During the aforementioned podcast from the Lurkers' post, beginning at 59:45, Chad and Carl get into a disagreement about whether or not the DM is a player. I have made my position on this matter known before, but let's have a look at the discussion as it is discussed on the podcast.
Chad takes the position that because the DM "plays" a character, because the DM provides all the other voices, this makes the DM a player. Carl is put on the spot, asserts that he's completely opposed to this idea, but yet he's forced to admit he hasn't got the argument he needs. That's as far as the discourse goes.
So, if I step in.
There is an excellent moment where Chad is emphasizing the "character" aspect of "non-player character" to emphasize that, because he plays a character, the DM is a player. This is a remarkable moment of disassociation, because the right answer is, "Yes, a non-player character." But we shouldn't fault Chad here. He's a victim of language, as are so many participants of role-playing games.
Over the decades, a severe disconnect has occurred in the development of games by independent DMs, creating largely isolated games throughout the world. This is the mistaken belief that "playing" is a adjective that modifies the word "role" and not the word "game." In turn, this has caused tens of thousands of participants to believe that an RPG is a "game" in which persons "play" a "role" ~ rather than the adjective "role-playing" that describes a specific kind of game.
The problem derives from the dual use of the word "play" in both aspects. We play games. We play roles. The word itself is a derivation of a West Saxon word, plega, meaning quick motion, recreation, exercise or any brisk activity. The last was employed most often in terms of "swordplay," meaning to fight one another as training (though of course, now, swordplay is often used to describe the real thing).
The use of plaga was employed for a lot of purposes, as it still is today. Children play, we play with words, we have sexual play, we play with ourselves, an object that is free and unimpeded has a lot of play, we play instruments and so on. The idea of play as taking part of a game dates from 1200 and the idea of play as a dramatic performance originates just a century later, so both meanings have a great deal of history and it is up to context to sort them out.
When we look at the manner in which a game functions, we see that there are challenges, options, obstacles and ultimately payoffs in making a choice or being lucky with a die. I've written extensively about D&D and game theory so I don't want to revisit that just now. I will take a moment and emphasize two particular conditions that we tend to associate with "games": the possibility of both winning and losing and the fundamentals of a payoff, or a reward that is received for making the right choices.
These do not strictly apply to all games, but they certainly apply to D&D. Characters can die. Characters can make the wrong or the right choice. Characters can be rewarded. The concept of the RPG as a "game" inherently evolved from these basic principles.
When an individual declares that RPGs are about "Playing a Character," they have restructured the game completely. Now, we have no necessity to "make the right choice" since all choices that are made by a character are either a) decipherable as appropriate in the player's opinion or b) measurably permissible in that the player's character is entitled to grow, adapt, change or otherwise progress in whatever way the player desires.
There are no wrong ways to play a character's motivation or a character's belief system.
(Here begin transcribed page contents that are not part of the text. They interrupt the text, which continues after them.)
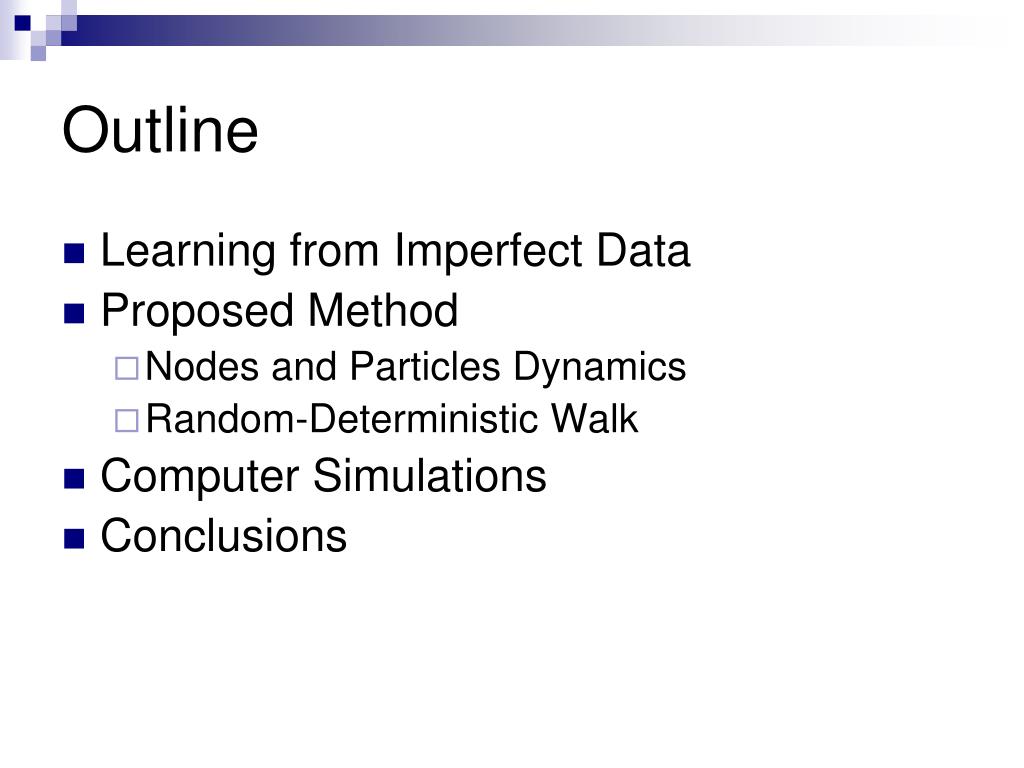 Outline

- Learning from Imperfect Data
- Proposed Method
  - Nodes and Particles Dynamics
  - Random-Deterministic Walk
- Computer Simulations
- Conclusions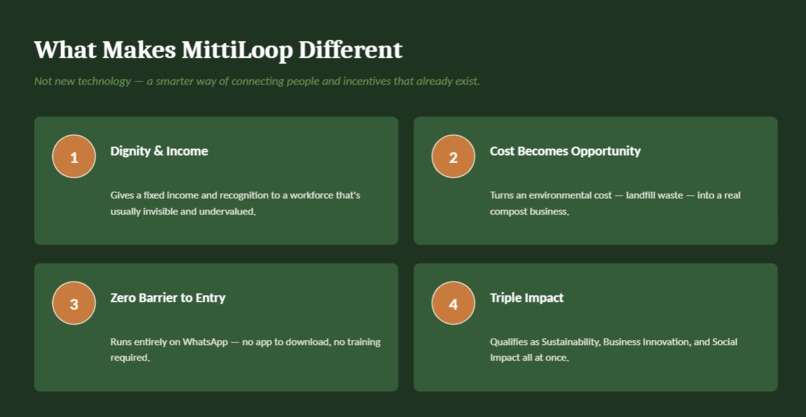 What Makes MittiLoop Different

Not new technology — a smarter way of connecting people and incentives that already exist.

1

Dignity & Income

Gives a fixed income and recognition to a workforce that's usually invisible and undervalued.

2

Cost Becomes Opportunity

Turns an environmental cost — landfill waste — into a real compost business.

3

Zero Barrier to Entry

Runs entirely on WhatsApp — no app to download, no training required.

4

Triple Impact

Qualifies as Sustainability, Business Innovation, and Social Impact all at once.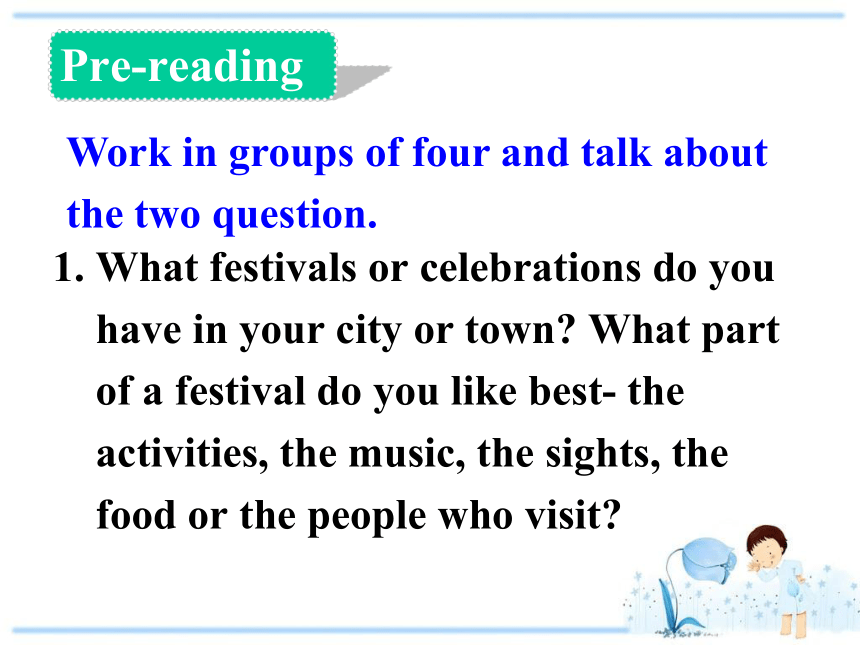 Pre-reading

Work in groups of four and talk about the two question.

1. What festivals or celebrations do you have in your city or town? What part of a festival do you like best- the activities, the music, the sights, the food or the people who visit?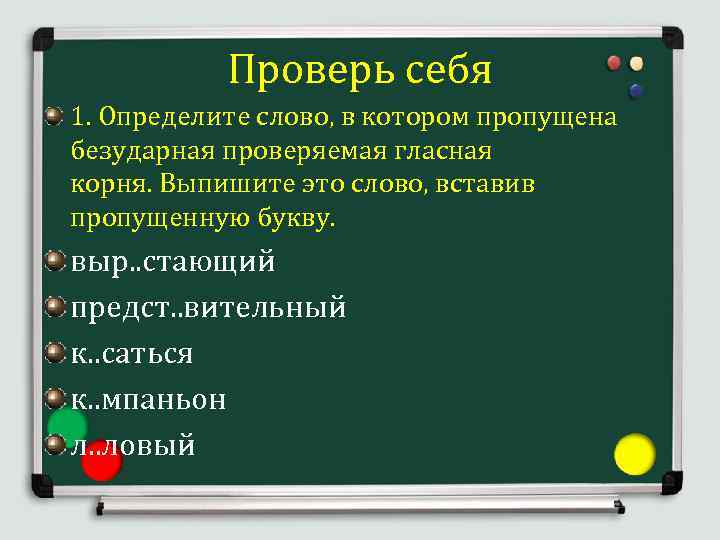 Проверь себя

1. Определите слово, в котором пропущена безударная проверяемая гласная корня. Выпишите это слово, вставив пропущенную букву.

выр..стающий

предст..вительный

к..саться

к..мпаньон

л..ловый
All ways, by definition of the player's personal volition, are "right." Therefore, all rewards are not given because the player made the right decision as opposed to a wrong decision, but because the player is entitled to a reward for having taken the time to play the character openly in a public forum. I participated, and therefore I deserve to be rewarded.
Here we have an unconscious head-to-head between two theories of RPG participation, divided between those who believe that RPGs are games, with the structure and accountability of games, or that RPGs are a form of personal expression, with the permissiveness and social affirmation that comes from expressing oneself as a person.
Both are legitimately means by which participants can obtain validation and "fun." But they are absolutely not compatible.
Before letting anyone participate in your game, you should be absolutely clear about the philosophy to which they ascribe. It is quite clear that there are far, far, far more Chads in the world than Carls . . . and there are reasons for that, which I choose not to go into at this time.